"Bizler de yakında sizlere kavuşacağız"

13/07/2019 Cumartesi Köşe yazarı V.T

“Ey yalnızlık ve ıssızlık ehli. Allahü teâlânın selâmı, üzerinize olsun..."

 

Malkaralı Yahyâ Efendi Osmanlı döneminde, Hanefî mezhebi fıkıh âlimidir. Tekirdağ-Malkara’da doğdu. 1013 (m. 1604)’de Mekke-i mükerremeden İstanbul’a deniz yoluyla dönerken, haçlı korsanları tarafından şehîd edildi. Cenâzesi denize bırakıldı. Bir dersinde buyurdu ki:

Allahü teâlâ, Kur’ân-ı kerîmde hilm sahiplerini övdü. Hazreti Ali (radıyallahü anh) Sıffîn’den Kûfe’ye dönerken, şehrin girişinde bir kabir gördü. “Bu kimin kabridir?” diye sordu. Oradakiler, “Habbâb bin Eret’in kabridir” dediler. Hazreti Ali, kabrin başında durdu ve “Allahü teâlâ, Habbâb bin Eret’e rahmet etsin, isteyerek Müslüman oldu. Yaya olarak hicret etti. Mücâhid olarak yaşadı. Bedenini bu yolda harcadı. Allahü teâlâ, güzel amel işleyenlerin ecrini zayi etmez” dedi.

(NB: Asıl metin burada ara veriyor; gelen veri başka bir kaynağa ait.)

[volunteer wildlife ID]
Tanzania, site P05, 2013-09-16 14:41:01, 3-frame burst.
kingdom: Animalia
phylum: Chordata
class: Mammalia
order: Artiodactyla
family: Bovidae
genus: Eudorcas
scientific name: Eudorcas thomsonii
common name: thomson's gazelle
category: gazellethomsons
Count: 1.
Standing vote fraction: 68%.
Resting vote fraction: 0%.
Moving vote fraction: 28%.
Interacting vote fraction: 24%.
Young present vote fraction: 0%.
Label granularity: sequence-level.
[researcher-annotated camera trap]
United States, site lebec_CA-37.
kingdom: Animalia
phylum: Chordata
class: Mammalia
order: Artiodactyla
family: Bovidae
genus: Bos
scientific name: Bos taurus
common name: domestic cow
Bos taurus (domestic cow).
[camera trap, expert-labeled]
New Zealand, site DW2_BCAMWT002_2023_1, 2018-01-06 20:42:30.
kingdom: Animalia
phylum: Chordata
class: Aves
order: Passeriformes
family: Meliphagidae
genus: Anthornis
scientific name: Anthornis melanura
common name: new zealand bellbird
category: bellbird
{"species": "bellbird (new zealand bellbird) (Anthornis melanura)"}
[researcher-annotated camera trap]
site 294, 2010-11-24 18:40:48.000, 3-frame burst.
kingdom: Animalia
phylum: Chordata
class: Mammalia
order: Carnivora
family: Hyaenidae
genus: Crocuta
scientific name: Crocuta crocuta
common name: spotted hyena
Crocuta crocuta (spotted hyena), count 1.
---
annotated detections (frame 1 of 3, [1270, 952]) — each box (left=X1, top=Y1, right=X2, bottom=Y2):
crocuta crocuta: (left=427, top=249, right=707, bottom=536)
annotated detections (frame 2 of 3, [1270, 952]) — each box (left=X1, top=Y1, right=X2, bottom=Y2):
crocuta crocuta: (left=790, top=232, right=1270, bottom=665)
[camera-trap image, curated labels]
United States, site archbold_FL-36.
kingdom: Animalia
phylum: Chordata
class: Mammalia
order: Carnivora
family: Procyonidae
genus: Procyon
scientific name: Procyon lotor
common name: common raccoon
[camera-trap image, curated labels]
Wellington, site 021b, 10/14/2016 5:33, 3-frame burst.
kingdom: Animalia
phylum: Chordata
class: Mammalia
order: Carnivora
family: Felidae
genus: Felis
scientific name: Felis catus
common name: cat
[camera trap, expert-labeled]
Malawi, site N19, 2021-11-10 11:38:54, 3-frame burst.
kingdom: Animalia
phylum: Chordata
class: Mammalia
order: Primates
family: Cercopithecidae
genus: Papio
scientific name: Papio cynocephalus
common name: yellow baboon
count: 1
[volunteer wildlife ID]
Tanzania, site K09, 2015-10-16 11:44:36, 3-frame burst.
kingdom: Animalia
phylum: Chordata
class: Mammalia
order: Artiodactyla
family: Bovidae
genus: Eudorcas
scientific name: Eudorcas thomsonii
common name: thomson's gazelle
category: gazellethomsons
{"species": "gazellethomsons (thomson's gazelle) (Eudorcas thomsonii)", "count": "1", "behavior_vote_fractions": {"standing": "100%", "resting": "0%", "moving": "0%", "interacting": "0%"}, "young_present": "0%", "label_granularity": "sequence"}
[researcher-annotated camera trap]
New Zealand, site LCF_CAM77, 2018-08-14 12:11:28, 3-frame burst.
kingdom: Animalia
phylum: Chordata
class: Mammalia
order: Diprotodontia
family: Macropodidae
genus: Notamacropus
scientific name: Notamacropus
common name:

Bunları söyledikten sonra, Hazreti Ali yürümeye başladı. Bir de baktı ki, kabir de arkasından geliyordu. Bunun üzerine Hazreti Ali, kabrin önünde durdu ve “Ey yalnızlık ve ıssızlık ehli. Allahü teâlânın selâmı, üzerinize olsun. Sizler bizim selefimizsiniz (önde gelenlerimizsiniz). Bizler, sizlerin takipçileriyiz. Yakında sizlere kavuşacağız. Yâ Rabbî, bizleri ve onları bağışla. Bizlerden ve onlardan azâbını uzaklaştır, öleceğini dâima hatırlayana ve hesâb için hazırlanana, aza kanâat edene ve Allahü teâlânın takdîrine râzı olanlara müjdeler olsun” dedi.

Hazreti Ali sözlerine devam ederek “Mallar taksim edildi. Bizim katımızda bulunan haber bu. Sizin katınızda bulunan haber nedir?” buyurdu.

Hazreti Ali bundan sonra, arkadaşlarına döndü ve “Eğer kabir ehli konuşacak olsaydı. (Âhırete götürülecek en hayırlı azık takvâdır) derlerdi” buyurdu.

Halîfe Ebû Ca’fer Mensûr, hacca geldiğinde Süfyân-ı Sevrî’yi huzûruna çağırdı. Onunla birçok meseleyi istişâre etmek istiyordu. Ebû Mensûr Süfyân’a; “Niçin yanımıza gelmiyorsunuz? Seninle istişârede bulunur, şunu yapın dediklerinizi yapar, yapmayın dediklerinizi yapmayız” dedi. Süfyân-ı Sevrî ona; “Bu hac seferi için ne kadar para harcadınız?” diye sordu. Ebû Mensûr, “Bilmiyorum, vekîllerim ve vezirlerim bilir” deyince, Süfyân-ı Sevrî; “Yarın Allahü teâlânın huzûruna çıktığında bundan sorulunca ne mazeret bulacaksın? Hâlbuki Ömer bin Hattâb hac yaptığında kölesine; 'Bu seferimizde ne kadar harcadık?' diye sordu. Köle; 'Ey müminlerin emîri onsekiz dînâr' dedi. Bunun üzerine Hazreti Ömer; 'Yazıklar olsun bize'  buyurdu” dedi.